Krzysztof Tosnowiec, szef instytucji informuje, że akcja prowadzona jest od rana. Już na początku zatrzymano kierowcę, który nie spełniał wymagań. Inspektorzy na ulicy Krakowskiej zauważyli taksówkarza i postanowili jechać za nim. Okazało się, że wjechał on na parking przy Kadzielni i tam rozpoczęła się kontrola.
– Kierowca posługiwał się licencją, która została cofnięta, a pojazd którym się poruszał posiadał inne numery rejestracyjne, niż te podane w dokumencie. Dodatkowo samochód nie miał aktualnych badań technicznych – wymienia.

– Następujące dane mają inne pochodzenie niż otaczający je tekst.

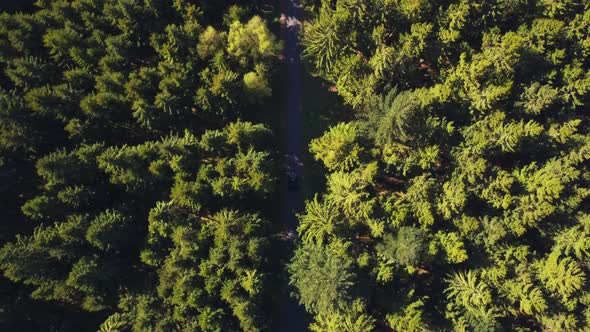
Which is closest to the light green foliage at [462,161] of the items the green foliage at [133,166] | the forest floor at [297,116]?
the forest floor at [297,116]

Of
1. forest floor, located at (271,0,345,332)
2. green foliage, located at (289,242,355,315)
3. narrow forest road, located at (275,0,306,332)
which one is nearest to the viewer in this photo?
green foliage, located at (289,242,355,315)

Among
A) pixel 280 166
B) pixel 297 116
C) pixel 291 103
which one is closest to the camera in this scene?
pixel 280 166

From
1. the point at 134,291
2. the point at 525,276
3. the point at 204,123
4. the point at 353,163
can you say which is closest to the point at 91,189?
the point at 134,291

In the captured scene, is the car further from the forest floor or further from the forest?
the forest

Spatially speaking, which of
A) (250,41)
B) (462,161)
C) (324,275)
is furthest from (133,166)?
(462,161)

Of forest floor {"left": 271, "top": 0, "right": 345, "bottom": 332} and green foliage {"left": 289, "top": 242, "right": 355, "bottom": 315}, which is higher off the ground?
forest floor {"left": 271, "top": 0, "right": 345, "bottom": 332}

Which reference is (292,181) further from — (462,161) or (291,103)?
(462,161)

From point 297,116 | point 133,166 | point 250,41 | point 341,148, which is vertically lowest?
point 133,166

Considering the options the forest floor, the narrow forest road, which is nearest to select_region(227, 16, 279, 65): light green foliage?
the narrow forest road
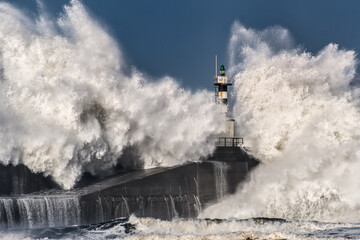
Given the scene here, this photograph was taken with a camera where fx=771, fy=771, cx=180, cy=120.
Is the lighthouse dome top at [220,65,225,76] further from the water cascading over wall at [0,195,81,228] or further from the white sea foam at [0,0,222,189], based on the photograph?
the water cascading over wall at [0,195,81,228]

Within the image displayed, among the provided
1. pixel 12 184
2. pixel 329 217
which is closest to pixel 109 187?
A: pixel 12 184

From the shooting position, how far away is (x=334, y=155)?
95.7 ft

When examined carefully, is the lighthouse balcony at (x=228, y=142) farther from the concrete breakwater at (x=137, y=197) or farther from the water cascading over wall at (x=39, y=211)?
the water cascading over wall at (x=39, y=211)

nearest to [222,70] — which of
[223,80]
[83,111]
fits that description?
[223,80]

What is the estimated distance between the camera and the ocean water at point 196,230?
67.1 ft

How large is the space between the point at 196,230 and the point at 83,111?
21.1ft

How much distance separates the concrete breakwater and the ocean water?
1.61 ft

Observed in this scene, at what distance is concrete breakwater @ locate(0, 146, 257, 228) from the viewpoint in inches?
851

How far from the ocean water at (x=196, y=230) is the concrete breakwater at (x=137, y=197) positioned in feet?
1.61

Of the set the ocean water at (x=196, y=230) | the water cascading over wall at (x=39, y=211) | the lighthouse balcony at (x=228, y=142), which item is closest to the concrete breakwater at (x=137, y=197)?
the water cascading over wall at (x=39, y=211)

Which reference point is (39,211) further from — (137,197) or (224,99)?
(224,99)

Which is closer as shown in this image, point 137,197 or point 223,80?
point 137,197

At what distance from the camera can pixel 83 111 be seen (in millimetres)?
25984

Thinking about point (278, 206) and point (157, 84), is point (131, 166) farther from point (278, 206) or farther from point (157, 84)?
point (278, 206)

Krzysztof Tosnowiec zauważa, że akcja została zorganizowana z dwóch powodów. Po pierwsze są to działania profilaktyczne, a po drugie do inspekcji wpływa coraz więcej skarg, dotyczących tego, że pasażerowie taksówek nie otrzymują paragonów. To powoduje, że w mieście dochodzi do nieuczciwej konkurencji. Aby temu zapobiegać, potrzebne są kontrole.
– Po ulicach Kielc jeżdżą samochody, które z pozoru wyglądają jak taksówki, jednak nie mają numerów bocznych, zezwoleń, ani licencji. Oni, w porównaniu do kierowców, którzy muszą spełnić te wymogi, łamiąc prawo czerpią dodatkowe korzyści, ponieważ nie ponoszą opłat za spełnienie wymagań – mówi.
Kontrole prowadzone są dzisiaj w dwóch punktach: na parkingu przy Kadzielni oraz przy stadionie piłkarskim na ulicy Ściegiennego. Tam są ściągane taksówki, które na ulicach Kielc zatrzymują inspektorzy.
Za brak licencji grozi 12 tys. zł. kary, a za brak aktualnych badań technicznych 2 tys. zł. Ponadto zatrzymywany jest dowód rejestracyjny, a inspektorzy zakazują dalszej jazdy.